A story of heroes, bullying and bagpipes, by the time Thunderstruck comes to a close you will not quite believe what you have stumbled into. An unassuming stage at the Scottish Storytelling Centre is the scene for a story of scale and pathos, focused on one young piper’s ambitions to be the best and the way he looked up to perhaps the greatest piper to ever live, Gordon Duncan. This is a show of detail, presence and emotional depth that ends on an astonishing high note which you will be reeling from hours later.
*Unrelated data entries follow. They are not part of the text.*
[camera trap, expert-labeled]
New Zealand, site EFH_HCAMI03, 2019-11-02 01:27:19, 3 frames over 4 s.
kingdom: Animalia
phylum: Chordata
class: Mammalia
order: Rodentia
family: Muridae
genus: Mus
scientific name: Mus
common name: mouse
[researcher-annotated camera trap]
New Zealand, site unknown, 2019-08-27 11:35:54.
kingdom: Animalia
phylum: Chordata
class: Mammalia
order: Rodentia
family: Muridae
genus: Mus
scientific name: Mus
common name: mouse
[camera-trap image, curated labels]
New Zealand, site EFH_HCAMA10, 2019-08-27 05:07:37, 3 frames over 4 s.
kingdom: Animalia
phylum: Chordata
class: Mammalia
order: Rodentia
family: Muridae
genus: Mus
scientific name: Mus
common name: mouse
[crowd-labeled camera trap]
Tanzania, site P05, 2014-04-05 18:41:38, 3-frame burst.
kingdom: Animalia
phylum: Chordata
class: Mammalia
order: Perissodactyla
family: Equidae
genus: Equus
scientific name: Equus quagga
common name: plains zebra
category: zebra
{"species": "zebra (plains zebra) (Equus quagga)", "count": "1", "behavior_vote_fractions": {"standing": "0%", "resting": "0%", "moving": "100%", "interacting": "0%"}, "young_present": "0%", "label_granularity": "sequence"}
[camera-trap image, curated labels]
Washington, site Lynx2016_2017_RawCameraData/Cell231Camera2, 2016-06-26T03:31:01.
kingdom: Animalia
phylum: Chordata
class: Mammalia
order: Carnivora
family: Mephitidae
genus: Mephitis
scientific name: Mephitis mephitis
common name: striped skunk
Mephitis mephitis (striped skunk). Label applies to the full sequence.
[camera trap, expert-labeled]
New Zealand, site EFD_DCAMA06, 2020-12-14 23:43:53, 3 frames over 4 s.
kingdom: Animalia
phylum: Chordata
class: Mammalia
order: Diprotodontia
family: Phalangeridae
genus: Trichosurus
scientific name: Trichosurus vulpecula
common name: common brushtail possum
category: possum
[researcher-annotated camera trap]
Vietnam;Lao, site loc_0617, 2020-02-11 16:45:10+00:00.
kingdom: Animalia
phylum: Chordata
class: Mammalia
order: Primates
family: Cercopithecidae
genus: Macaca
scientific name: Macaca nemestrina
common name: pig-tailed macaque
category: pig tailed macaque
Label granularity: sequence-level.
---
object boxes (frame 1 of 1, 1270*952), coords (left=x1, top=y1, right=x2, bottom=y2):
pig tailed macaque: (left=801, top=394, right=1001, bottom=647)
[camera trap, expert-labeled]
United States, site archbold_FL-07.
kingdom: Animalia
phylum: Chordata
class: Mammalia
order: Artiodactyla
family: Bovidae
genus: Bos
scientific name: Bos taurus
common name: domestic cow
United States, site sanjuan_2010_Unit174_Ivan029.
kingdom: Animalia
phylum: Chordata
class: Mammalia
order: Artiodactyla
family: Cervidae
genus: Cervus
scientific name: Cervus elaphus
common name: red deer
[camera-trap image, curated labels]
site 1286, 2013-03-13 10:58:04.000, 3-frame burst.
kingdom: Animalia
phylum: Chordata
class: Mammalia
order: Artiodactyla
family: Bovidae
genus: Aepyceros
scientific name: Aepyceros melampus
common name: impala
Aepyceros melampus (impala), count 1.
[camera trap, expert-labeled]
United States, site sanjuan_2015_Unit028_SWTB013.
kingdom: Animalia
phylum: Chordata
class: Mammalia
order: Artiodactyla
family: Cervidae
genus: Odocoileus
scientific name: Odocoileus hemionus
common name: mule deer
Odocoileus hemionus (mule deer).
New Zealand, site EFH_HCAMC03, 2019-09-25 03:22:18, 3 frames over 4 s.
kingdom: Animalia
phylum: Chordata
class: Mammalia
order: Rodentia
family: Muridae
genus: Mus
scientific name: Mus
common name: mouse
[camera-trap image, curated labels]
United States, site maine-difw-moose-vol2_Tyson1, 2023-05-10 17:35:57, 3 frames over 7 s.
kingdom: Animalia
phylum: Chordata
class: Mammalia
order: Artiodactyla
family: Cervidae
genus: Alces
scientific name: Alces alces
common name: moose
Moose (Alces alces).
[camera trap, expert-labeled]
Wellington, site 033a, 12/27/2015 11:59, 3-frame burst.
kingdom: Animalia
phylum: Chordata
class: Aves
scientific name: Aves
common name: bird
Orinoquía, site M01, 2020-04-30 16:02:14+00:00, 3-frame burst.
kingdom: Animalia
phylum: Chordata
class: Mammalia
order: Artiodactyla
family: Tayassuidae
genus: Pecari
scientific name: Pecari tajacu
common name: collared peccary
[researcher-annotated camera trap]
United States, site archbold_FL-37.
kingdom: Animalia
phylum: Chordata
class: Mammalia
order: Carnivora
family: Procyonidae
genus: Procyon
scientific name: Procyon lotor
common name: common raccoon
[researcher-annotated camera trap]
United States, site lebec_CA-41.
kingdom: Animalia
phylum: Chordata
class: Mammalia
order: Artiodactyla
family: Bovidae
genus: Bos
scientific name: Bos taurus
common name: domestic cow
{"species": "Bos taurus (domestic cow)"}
Despite his prowess, Duncan’s skill with the pipes is never spoken about in the same way as Mozart on the piano or Jimi Hendrix on the guitar. Thunderstruck’s David Colvin puts this down to stigma against the bagpipes, an instrument no musical group wants to call their own. Colvin’s play is about how he came to learn the bagpipes and how he looked up to the way Duncan rewrote the rulebook on what bagpipes are capable of. Colvin’s story is the heart and soul of the play, a reflective dive into ambition and what it feels like to find your calling. It is laced with a perfectly blended mixture of comedy and pathos (including a very funny interaction with Princess Diana), while any music nerds will be delighted with the technical detail Colvin riddles throughout the performance. 

Colvin spends most of the play exploring how he longs for a connection to Scotland and its history through music, expressed both in his addresses to the audience and his contemplative, one-sided conversations with Duncan. It all builds up to a sensational musical climax which allows you to share in that connection. The finale is a musical storm that sends shockwaves through your body, the pipes dominating the ensemble completed by an electric guitar, bass, and drums. It blows you back into your seat, and by the time you fully comprehend the brilliance of what you are hearing, it will be over.

Thunderstruck is an astounding hour-and-a-bit of music, ambition, and the way we look up to our heroes even when they are disavowed by established figures of their craft. Performed without fault and with such unmistakable passion, it deserves the thunderous applause that will inevitably follow once the pipes go silent for the final time. Hilarious and dramatic in equal measure, Thunderstruck is quite unlike anything else.